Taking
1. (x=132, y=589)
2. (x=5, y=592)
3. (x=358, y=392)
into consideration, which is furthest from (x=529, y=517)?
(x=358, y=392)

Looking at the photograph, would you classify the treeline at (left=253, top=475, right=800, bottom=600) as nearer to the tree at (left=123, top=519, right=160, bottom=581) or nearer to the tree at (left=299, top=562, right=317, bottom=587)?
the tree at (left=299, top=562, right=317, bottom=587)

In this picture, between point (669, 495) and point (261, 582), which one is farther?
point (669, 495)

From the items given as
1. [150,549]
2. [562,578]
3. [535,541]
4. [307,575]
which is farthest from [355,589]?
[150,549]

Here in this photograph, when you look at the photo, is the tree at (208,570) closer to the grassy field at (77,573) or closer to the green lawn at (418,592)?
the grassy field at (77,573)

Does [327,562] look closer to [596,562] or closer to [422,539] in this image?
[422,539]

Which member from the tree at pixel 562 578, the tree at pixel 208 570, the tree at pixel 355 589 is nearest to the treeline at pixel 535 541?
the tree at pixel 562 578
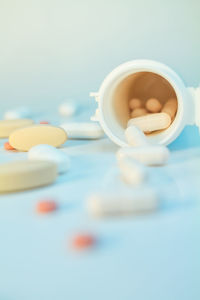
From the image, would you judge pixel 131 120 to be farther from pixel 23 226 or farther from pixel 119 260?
pixel 119 260

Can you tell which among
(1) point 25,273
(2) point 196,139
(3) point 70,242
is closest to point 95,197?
(3) point 70,242

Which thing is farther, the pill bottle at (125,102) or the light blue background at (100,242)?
the pill bottle at (125,102)

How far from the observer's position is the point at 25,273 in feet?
2.77

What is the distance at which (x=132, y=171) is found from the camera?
1195mm

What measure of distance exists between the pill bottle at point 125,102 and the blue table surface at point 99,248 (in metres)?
0.29

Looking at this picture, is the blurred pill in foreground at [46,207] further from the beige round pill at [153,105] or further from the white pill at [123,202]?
the beige round pill at [153,105]

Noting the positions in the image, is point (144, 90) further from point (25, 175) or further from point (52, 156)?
point (25, 175)

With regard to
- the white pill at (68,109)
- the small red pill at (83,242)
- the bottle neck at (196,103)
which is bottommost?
the white pill at (68,109)

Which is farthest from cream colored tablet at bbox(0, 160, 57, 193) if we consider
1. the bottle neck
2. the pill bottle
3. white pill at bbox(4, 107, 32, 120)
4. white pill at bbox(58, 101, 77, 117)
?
white pill at bbox(58, 101, 77, 117)

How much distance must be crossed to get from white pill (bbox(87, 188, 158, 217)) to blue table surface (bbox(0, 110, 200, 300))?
17 millimetres

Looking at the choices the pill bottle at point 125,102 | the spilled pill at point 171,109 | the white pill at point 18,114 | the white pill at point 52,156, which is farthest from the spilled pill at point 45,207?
the white pill at point 18,114

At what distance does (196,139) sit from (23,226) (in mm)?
934

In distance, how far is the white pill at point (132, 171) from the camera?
46.3 inches

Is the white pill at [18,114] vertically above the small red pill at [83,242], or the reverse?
the small red pill at [83,242]
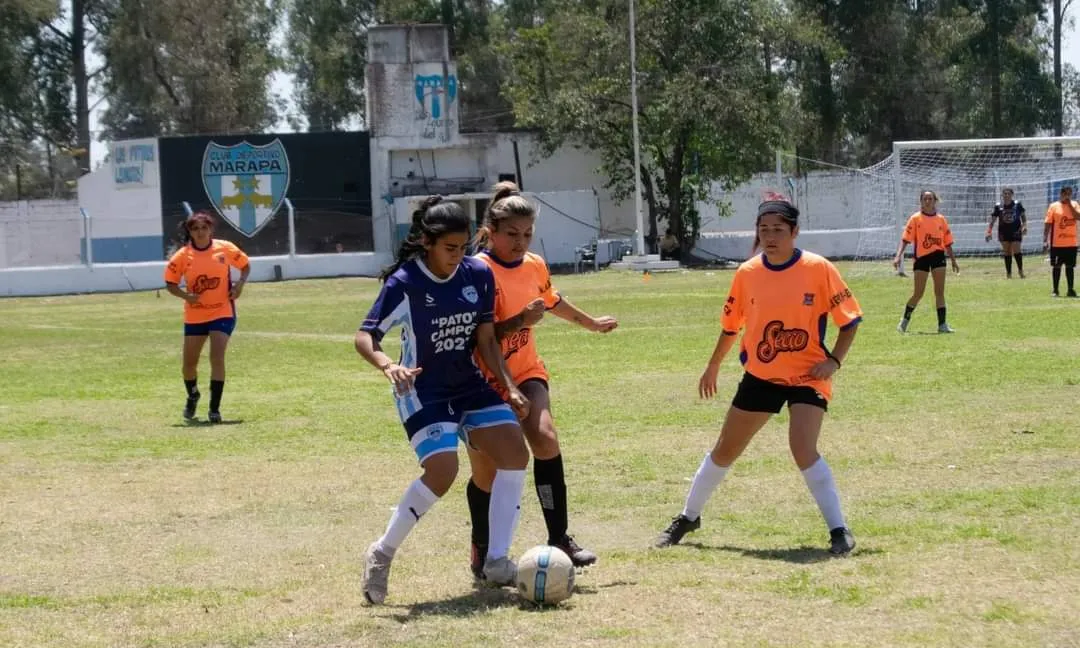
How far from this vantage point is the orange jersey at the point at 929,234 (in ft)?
61.4

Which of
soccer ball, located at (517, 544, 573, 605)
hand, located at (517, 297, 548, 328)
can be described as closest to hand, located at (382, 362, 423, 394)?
hand, located at (517, 297, 548, 328)

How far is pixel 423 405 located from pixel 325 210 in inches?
1745

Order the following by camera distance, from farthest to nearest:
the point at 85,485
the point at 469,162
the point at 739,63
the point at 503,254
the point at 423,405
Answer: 1. the point at 469,162
2. the point at 739,63
3. the point at 85,485
4. the point at 503,254
5. the point at 423,405

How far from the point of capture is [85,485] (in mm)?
9836

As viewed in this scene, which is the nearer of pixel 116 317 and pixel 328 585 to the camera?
pixel 328 585

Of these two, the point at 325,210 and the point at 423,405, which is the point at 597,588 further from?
the point at 325,210

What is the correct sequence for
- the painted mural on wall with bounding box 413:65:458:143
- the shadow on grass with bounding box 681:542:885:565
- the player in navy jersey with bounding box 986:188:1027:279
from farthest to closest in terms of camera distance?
the painted mural on wall with bounding box 413:65:458:143 < the player in navy jersey with bounding box 986:188:1027:279 < the shadow on grass with bounding box 681:542:885:565

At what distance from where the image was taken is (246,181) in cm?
4938

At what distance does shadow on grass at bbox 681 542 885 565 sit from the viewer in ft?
22.4

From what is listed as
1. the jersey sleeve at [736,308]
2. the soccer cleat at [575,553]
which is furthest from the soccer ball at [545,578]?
the jersey sleeve at [736,308]

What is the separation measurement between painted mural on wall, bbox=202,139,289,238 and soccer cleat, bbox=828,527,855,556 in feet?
142

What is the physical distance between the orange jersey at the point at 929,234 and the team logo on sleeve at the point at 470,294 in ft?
43.7

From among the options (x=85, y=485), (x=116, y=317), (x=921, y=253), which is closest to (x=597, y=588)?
(x=85, y=485)

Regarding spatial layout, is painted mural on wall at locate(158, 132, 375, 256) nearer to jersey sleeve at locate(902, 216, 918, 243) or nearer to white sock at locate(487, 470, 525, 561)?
jersey sleeve at locate(902, 216, 918, 243)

# [EXERCISE DIRECTIONS]
Copy verbatim every line of the records from the one containing "From what is listed as" through the end of the records, both ends included.

# [WRITTEN RESPONSE]
From what is listed as
1. the jersey sleeve at [736,308]
2. the soccer cleat at [575,553]
which is furthest from the soccer ball at [545,578]?
the jersey sleeve at [736,308]

What is the separation measurement between painted mural on wall, bbox=202,139,289,238 and soccer cleat, bbox=828,527,855,556 in feet?
142

What is the physical distance between the orange jersey at the point at 929,234 and the team logo on sleeve at the point at 470,294 in ft?
43.7

From among the options (x=85, y=485), (x=116, y=317), (x=921, y=253), which is closest to (x=597, y=588)?
(x=85, y=485)

Regarding spatial layout, is painted mural on wall at locate(158, 132, 375, 256) nearer to jersey sleeve at locate(902, 216, 918, 243) or nearer to white sock at locate(487, 470, 525, 561)?
jersey sleeve at locate(902, 216, 918, 243)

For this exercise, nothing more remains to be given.